Vox populi, vox Dei ? Le juge n’est guère sensible à l’adage : en l’espèce, cédant à une pétition de sa population, le maire n’en est pas moins coupable d’infraction aux articles L 160 et L 130 du Code de l’urbanisme !
À la suite d’une pétition présentée au conseil municipal, le maire d’une commune des Gorges du Verdon de 186 habitants décide d’agrandir un chemin existant pour en faire une piste d’accès longue de 300 mètres et large de trois mètres.
Sur plainte d’une association de protection du site du lac de Sainte-Croix, le maire est poursuivi en correctionnel sur le fondement des articles L 160-1 alinéa 2b et L. 130-1, alinéa 5, du Code de l’urbanisme. En effet, relèvent les plaignants, "le classement en zone boisée interdit tout changement d’affectation ou tout mode d’occupation du sol de nature à compromettre la conservation, la protection ou la création des boisements".
En première instance le maire est relaxé.
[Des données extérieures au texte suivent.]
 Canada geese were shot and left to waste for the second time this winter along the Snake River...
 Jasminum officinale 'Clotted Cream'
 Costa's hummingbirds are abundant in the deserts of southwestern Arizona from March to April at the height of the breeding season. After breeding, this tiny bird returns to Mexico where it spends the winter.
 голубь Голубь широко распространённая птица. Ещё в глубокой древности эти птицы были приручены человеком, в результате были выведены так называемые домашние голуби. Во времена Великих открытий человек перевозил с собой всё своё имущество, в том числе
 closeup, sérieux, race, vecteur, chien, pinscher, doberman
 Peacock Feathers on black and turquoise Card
L’association fait alors appel et obtient gain de cause : le 8 octobre 2002, considérant que l’infraction est caractérisée, la cour d’appel d’Aix-en-Provence condamne le maire à indemniser sur ses deniers personnels le préjudice invoqué par l’association de défense de l’environnement (au pénal la relaxe du maire était définitive le parquet n’ayant pas interjeté appel) et à remettre en état les lieux tels qu’ils étaient avant les travaux contestés.
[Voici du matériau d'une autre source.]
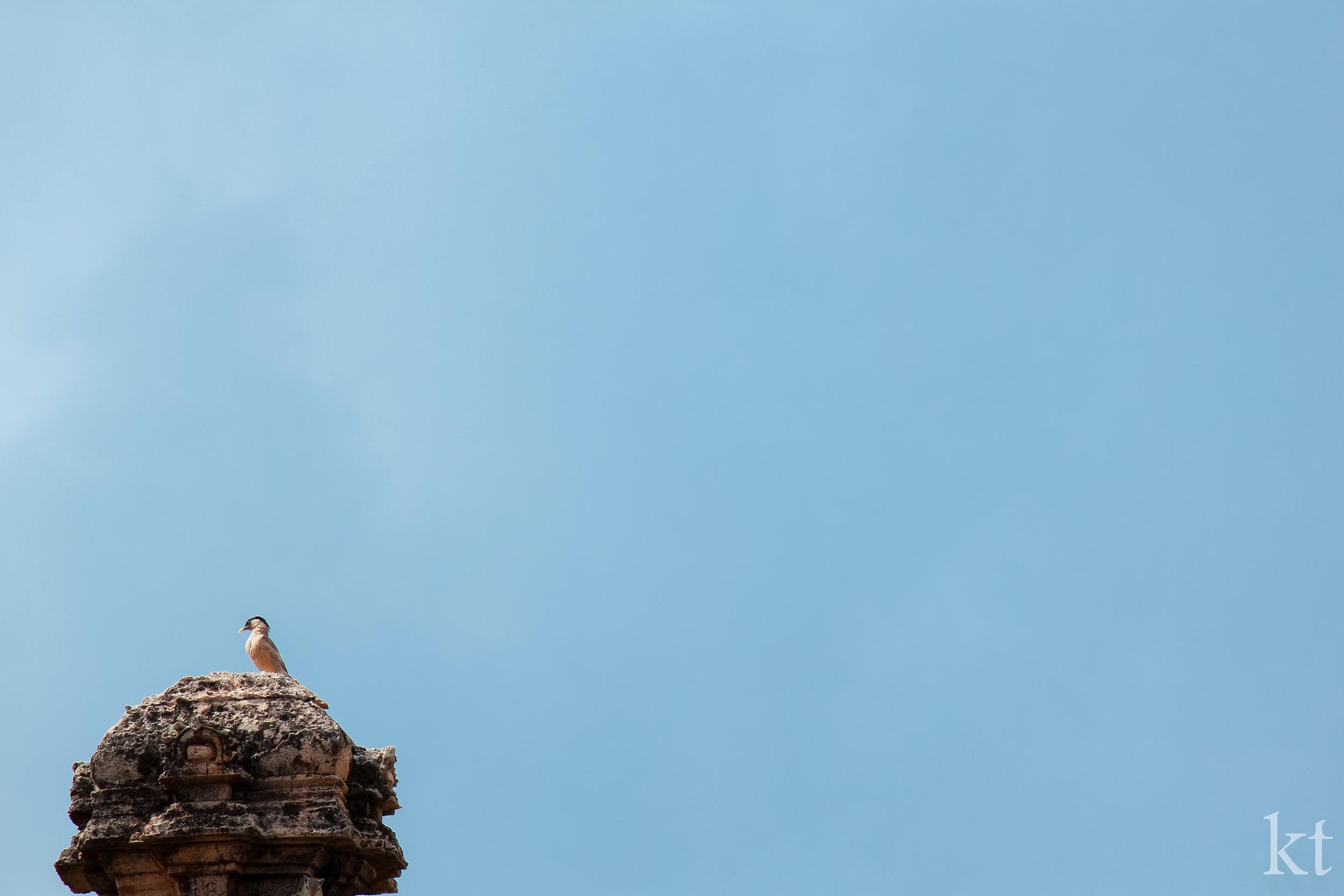 Pagoda Starling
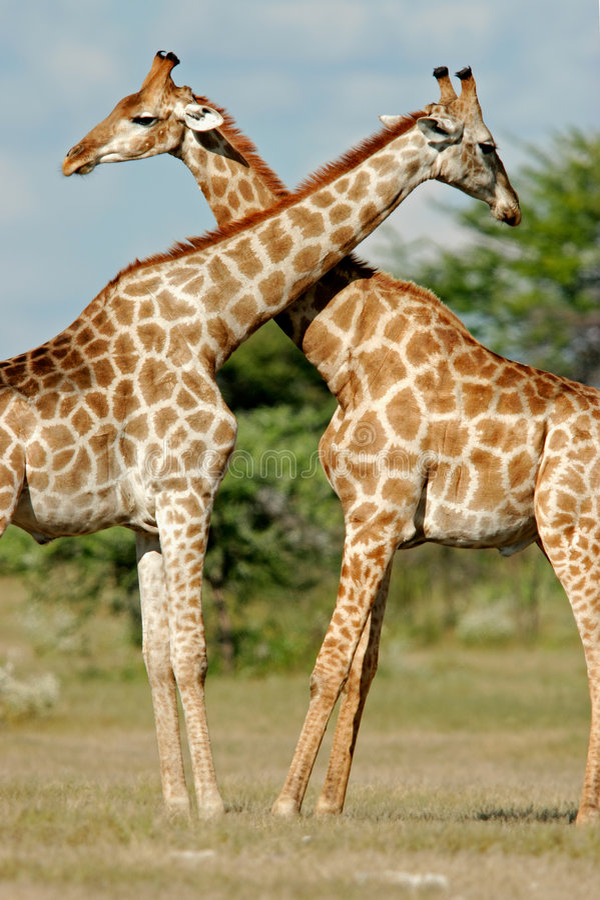 Giraffes, Etosha National Park, Namibia stock photo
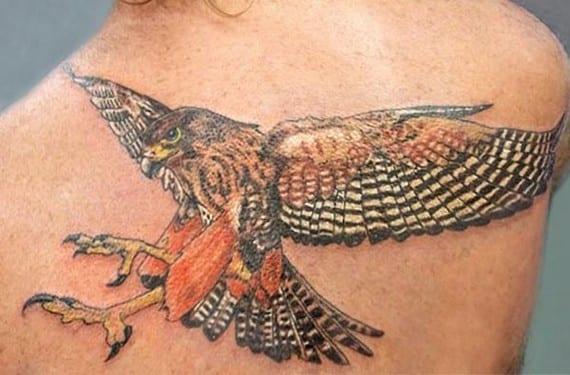 Un colorido halcón del tatuador Rob Suisted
Le maire se pourvoit en cassation en relevant qu’il n’est pas établi que l’agrandissement en question "aurait, dans les circonstances de l’espèce, compromis la conservation, la protection ou la création des boisements".
La Cour de cassation adopte une position nuancée (cass. crim. 4 novembre 2003 n° de pourvoi : 02-88049, Inédit) : si elle constate que l’infraction était en effet caractérisée par le simple effet de l’agrandissement du sentier dès lors que celui-ci était situé dans une zone boisée classée (et donc sans qu’il soit a priori nécessaire de démontrer que ledit agrandissement ait été préjudiciable à la conservation des boisements), il n’en reste pas moins que les juridictions judiciaires étaient incompétentes pour statuer sur la demande de dommages-intérêts présentée par l’association.
Les magistrats rappellent en effet qu’en vertu de la loi des 16-24 août 1790 et du décret du 16 fructidor an III :
– "les tribunaux répressifs de l’ordre judiciaire sont incompétents pour statuer sur la responsabilité d’une administration ou d’un service public en raison d’un fait dommageable commis par l’un de leurs agents" ;
– "l’agent d’un service public n’est personnellement responsable des conséquences dommageables de l’acte délictueux qu’il a commis que si celui-ci constitue une faute détachable de ses fonctions".
Or, en l’espèce poursuivent-ils, les juges d’appel n’ont pas précisé en quoi une telle faute serait en l’espèce caractérisée. Les condamnations civiles du maire sont en conséquence annulées et l’affaire est renvoyée devant la cour d’appel de Lyon pour y être à nouveau jugée conformément à la loi.